* Goal: Reproduce the material below with every occurrence of "centimetres" replaced by "centimeters", leaving all other text unchanged.

** Start **

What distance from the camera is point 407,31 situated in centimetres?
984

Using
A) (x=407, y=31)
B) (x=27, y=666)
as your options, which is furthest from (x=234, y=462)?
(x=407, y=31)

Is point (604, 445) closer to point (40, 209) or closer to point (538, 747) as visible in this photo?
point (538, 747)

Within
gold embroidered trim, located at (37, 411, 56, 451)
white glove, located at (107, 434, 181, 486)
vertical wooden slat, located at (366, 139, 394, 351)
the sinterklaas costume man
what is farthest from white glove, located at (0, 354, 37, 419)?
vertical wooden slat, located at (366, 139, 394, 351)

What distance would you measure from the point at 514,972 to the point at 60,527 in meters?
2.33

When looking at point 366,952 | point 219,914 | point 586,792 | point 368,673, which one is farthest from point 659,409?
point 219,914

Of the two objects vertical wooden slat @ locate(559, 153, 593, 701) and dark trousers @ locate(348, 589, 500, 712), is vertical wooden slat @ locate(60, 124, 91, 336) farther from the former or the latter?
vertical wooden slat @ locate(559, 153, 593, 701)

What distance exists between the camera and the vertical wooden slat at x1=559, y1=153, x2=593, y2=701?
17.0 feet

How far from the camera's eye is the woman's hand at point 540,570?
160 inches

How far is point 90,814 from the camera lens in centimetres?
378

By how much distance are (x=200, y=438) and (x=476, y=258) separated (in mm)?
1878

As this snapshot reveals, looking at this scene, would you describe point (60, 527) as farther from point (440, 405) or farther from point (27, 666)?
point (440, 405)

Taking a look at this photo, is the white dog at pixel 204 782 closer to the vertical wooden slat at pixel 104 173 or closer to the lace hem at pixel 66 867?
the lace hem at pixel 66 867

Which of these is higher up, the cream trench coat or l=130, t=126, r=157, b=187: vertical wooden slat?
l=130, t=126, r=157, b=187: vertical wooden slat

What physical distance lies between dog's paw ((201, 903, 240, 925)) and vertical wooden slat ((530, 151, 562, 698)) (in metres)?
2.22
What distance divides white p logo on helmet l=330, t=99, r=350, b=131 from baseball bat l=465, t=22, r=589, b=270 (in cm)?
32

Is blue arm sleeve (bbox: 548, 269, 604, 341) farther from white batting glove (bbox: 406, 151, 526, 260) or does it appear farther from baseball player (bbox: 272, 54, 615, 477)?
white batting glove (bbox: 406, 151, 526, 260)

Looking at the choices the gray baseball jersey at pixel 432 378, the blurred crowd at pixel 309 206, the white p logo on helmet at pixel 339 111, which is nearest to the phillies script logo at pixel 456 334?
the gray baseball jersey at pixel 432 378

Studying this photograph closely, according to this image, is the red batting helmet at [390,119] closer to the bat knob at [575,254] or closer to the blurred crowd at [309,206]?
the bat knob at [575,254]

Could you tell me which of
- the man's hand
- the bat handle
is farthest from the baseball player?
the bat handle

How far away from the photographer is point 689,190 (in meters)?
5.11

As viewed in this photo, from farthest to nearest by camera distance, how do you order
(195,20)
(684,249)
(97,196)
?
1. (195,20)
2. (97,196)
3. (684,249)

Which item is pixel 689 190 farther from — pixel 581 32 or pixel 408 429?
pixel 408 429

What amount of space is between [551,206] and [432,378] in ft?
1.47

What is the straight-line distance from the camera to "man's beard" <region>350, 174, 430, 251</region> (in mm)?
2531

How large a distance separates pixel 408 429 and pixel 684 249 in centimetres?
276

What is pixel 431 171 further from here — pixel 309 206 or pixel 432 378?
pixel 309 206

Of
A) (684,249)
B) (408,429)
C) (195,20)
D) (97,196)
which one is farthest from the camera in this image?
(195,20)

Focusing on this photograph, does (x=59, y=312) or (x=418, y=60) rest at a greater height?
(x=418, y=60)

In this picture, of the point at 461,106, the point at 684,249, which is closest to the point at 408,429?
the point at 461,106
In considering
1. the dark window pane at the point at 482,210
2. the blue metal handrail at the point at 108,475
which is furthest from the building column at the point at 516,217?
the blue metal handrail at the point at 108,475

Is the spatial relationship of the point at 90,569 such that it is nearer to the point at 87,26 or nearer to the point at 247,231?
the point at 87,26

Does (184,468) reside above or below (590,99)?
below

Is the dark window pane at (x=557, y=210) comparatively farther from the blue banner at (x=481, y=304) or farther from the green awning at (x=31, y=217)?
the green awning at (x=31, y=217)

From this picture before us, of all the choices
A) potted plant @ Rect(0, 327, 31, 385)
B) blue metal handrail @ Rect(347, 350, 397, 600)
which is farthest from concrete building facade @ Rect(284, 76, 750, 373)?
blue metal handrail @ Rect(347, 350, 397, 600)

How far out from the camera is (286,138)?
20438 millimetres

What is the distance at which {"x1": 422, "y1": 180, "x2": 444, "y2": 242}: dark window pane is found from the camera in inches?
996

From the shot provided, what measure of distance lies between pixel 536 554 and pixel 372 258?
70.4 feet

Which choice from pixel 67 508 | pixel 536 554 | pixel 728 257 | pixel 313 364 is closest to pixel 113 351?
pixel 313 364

** End **

* Answer to the problem:
What distance from the camera is point 407,31 situated in centimeters?
984

Using
A) (x=407, y=31)
B) (x=27, y=666)
as your options, which is furthest from (x=234, y=462)?
(x=407, y=31)

Is point (604, 445) closer to point (40, 209) or closer to point (538, 747) as visible in this photo?
point (538, 747)

Within
gold embroidered trim, located at (37, 411, 56, 451)
white glove, located at (107, 434, 181, 486)
vertical wooden slat, located at (366, 139, 394, 351)
the sinterklaas costume man
what is farthest from white glove, located at (0, 354, 37, 419)?
vertical wooden slat, located at (366, 139, 394, 351)

What distance would you measure from the point at 514,972 to the point at 60,527 in meters?
2.33

When looking at point 366,952 | point 219,914 | point 586,792 | point 368,673, which one is farthest from point 659,409?
point 219,914

Of the two objects vertical wooden slat @ locate(559, 153, 593, 701) and dark trousers @ locate(348, 589, 500, 712), is vertical wooden slat @ locate(60, 124, 91, 336) farther from the former or the latter?
vertical wooden slat @ locate(559, 153, 593, 701)

What distance exists between the camera and the vertical wooden slat at x1=559, y1=153, x2=593, y2=701?
17.0 feet

How far from the camera's eye is the woman's hand at point 540,570?
160 inches

How far is point 90,814 from the camera lens in centimeters?
378

By how much distance are (x=200, y=438) and (x=476, y=258) separated (in mm)?
1878

As this snapshot reveals, looking at this scene, would you describe point (60, 527) as farther from point (440, 405) or farther from point (27, 666)?
point (440, 405)

Taking a look at this photo, is the white dog at pixel 204 782 closer to the vertical wooden slat at pixel 104 173 or closer to the lace hem at pixel 66 867?
the lace hem at pixel 66 867

Which of these is higher up, the cream trench coat or l=130, t=126, r=157, b=187: vertical wooden slat?
l=130, t=126, r=157, b=187: vertical wooden slat

What physical distance lies between dog's paw ((201, 903, 240, 925)) and vertical wooden slat ((530, 151, 562, 698)) (in metres)?
2.22
What distance divides white p logo on helmet l=330, t=99, r=350, b=131 from baseball bat l=465, t=22, r=589, b=270 (in cm)?
32

Is blue arm sleeve (bbox: 548, 269, 604, 341) farther from white batting glove (bbox: 406, 151, 526, 260) or does it appear farther from baseball player (bbox: 272, 54, 615, 477)?
white batting glove (bbox: 406, 151, 526, 260)

Looking at the choices the gray baseball jersey at pixel 432 378, the blurred crowd at pixel 309 206, the white p logo on helmet at pixel 339 111, which is nearest to the phillies script logo at pixel 456 334?
the gray baseball jersey at pixel 432 378

Studying this photograph closely, according to this image, is the red batting helmet at [390,119] closer to the bat knob at [575,254] or closer to the blurred crowd at [309,206]?
the bat knob at [575,254]

Could you tell me which of
- the man's hand
- the bat handle
is farthest from the baseball player?
the bat handle

How far away from the photographer is point 689,190 (in meters)?
5.11

As viewed in this photo, from farthest to nearest by camera distance, how do you order
(195,20)
(684,249)
(97,196)
?
1. (195,20)
2. (97,196)
3. (684,249)

Which item is pixel 689 190 farther from — pixel 581 32 or pixel 408 429?
pixel 408 429

What amount of space is between [551,206] and [432,378] in ft?
1.47

What is the straight-line distance from the camera to "man's beard" <region>350, 174, 430, 251</region> (in mm)?
2531

How large a distance separates pixel 408 429 and pixel 684 249 in centimeters?
276

What is pixel 431 171 further from here — pixel 309 206 or pixel 432 378?
pixel 309 206

Of
A) (684,249)
B) (408,429)
C) (195,20)
D) (97,196)
which one is farthest from the camera in this image?
(195,20)

Focusing on this photograph, does (x=59, y=312) or (x=418, y=60) rest at a greater height?
(x=418, y=60)

In this picture, of the point at 461,106, the point at 684,249, which is closest to the point at 408,429?
the point at 461,106
In considering
1. the dark window pane at the point at 482,210
2. the blue metal handrail at the point at 108,475
which is furthest from the building column at the point at 516,217?
the blue metal handrail at the point at 108,475

Is the spatial relationship of the point at 90,569 such that it is nearer to the point at 87,26 or nearer to the point at 247,231?
the point at 87,26

Does (184,468) reside above or below (590,99)?
below

Is the dark window pane at (x=557, y=210) comparatively farther from the blue banner at (x=481, y=304) or farther from the green awning at (x=31, y=217)?
the green awning at (x=31, y=217)

From this picture before us, of all the choices
A) potted plant @ Rect(0, 327, 31, 385)
B) blue metal handrail @ Rect(347, 350, 397, 600)
which is farthest from concrete building facade @ Rect(284, 76, 750, 373)?
blue metal handrail @ Rect(347, 350, 397, 600)

How far out from the camera is (286,138)?
20438 millimetres

What is the distance at which {"x1": 422, "y1": 180, "x2": 444, "y2": 242}: dark window pane is found from the camera in inches?
996

From the shot provided, what measure of distance lies between pixel 536 554 and pixel 372 258?
70.4 feet

Which choice from pixel 67 508 | pixel 536 554 | pixel 728 257 | pixel 313 364 is closest to pixel 113 351?
pixel 313 364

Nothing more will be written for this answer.